*Text to read*
The FASTER way to successful carbon pricing
By Dr Anthony Horton
In recent blogs I have discussed the extent to which decisions made by Government, the private sector and individuals are precipitating significant action with respect to investment in clean technologies (solar and wind in particular), decarbonising entire business operations, the divestment phenomenon and an increase in the uptake of carbon emission pricing schemes. These pricing schemes are now valued at approximately US$50 billion and cover 12% of global greenhouse gas emissions.
I have also discussed how companies are using internal carbon pricing as a means of decarbonising their operations and more recently as a basis for choosing suppliers of goods, services or in some cases, both. In a global economy, procurement decisions made on such a basis have far reaching consequences.
In partnership with the OECD, the World Bank Group published its report titled ‘The FASTER Principles for Successful Carbon Pricing: An approach based on initial experience’ in September this year. In the Preface of the report, other approaches to reduce greenhouse gas emissions such as energy efficiency standards (for vehicles, buildings, lighting, appliances) and clean energy incentives are acknowledged, however the World Bank’s position is that carbon pricing is critical to shifting economies onto a low carbon path which will ultimately benefit all of us.
According to the report, there are six principles of successful carbon pricing based on international experience and economic principles. With the United Nations Climate Change Conference in Paris now only 2 weeks away, it is timely to be discussing the issue of carbon pricing given the debate around it as a mechanism for reducing greenhouse gas emissions and the risks associated with climate change over the last few months.

*Information provided*
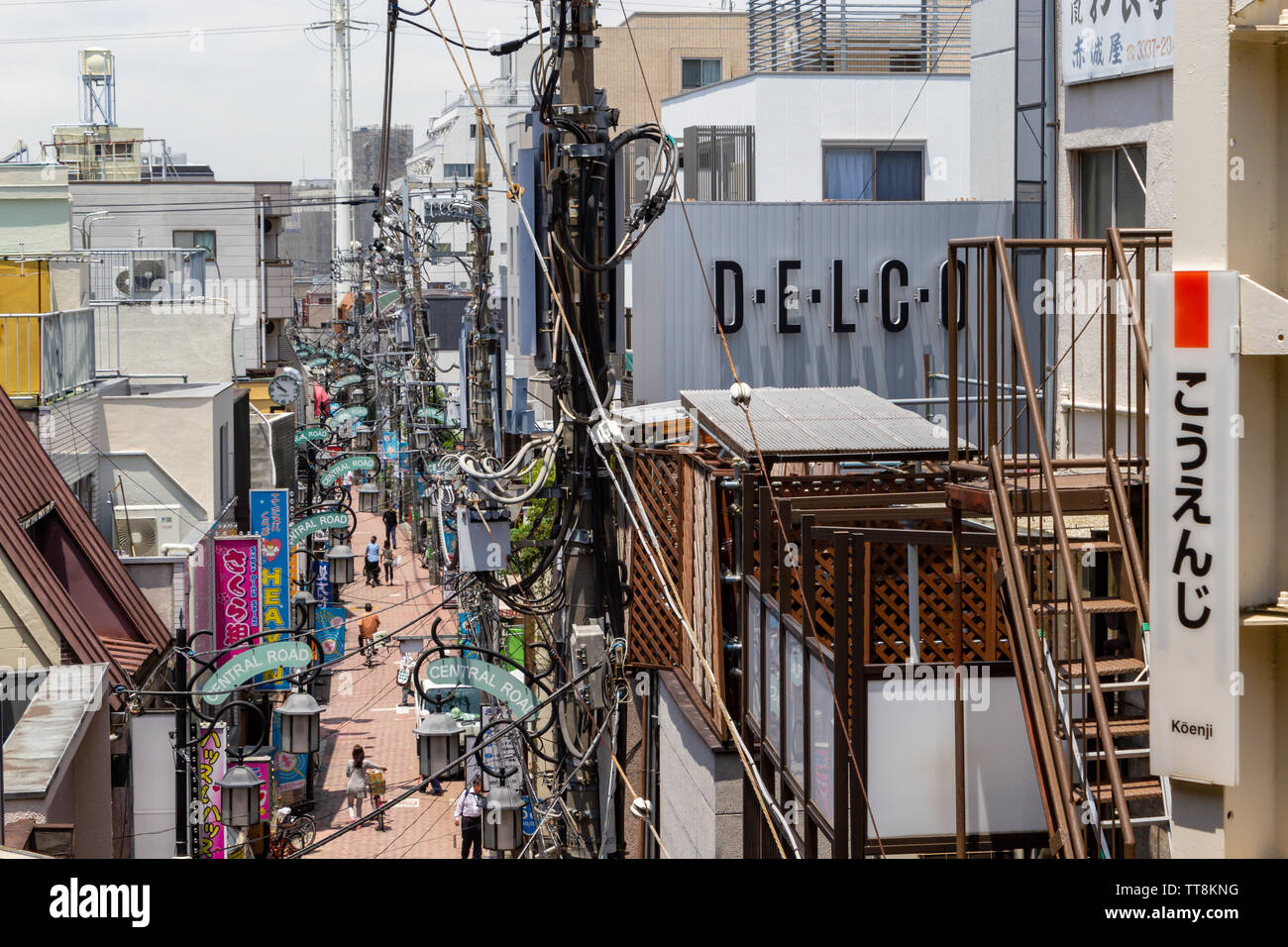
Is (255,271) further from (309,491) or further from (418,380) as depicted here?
(418,380)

*To-do list*
[a] In the carbon pricing text, what share of global greenhouse gas emissions do carbon emission pricing schemes cover?
[b] Reproduce the stretch of the carbon pricing text from "According to the" through "last few months.".

*Exercise responses*
[a] They cover 12% of global greenhouse gas emissions.

[b]
According to the report, there are six principles of successful carbon pricing based on international experience and economic principles. With the United Nations Climate Change Conference in Paris now only 2 weeks away, it is timely to be discussing the issue of carbon pricing given the debate around it as a mechanism for reducing greenhouse gas emissions and the risks associated with climate change over the last few months.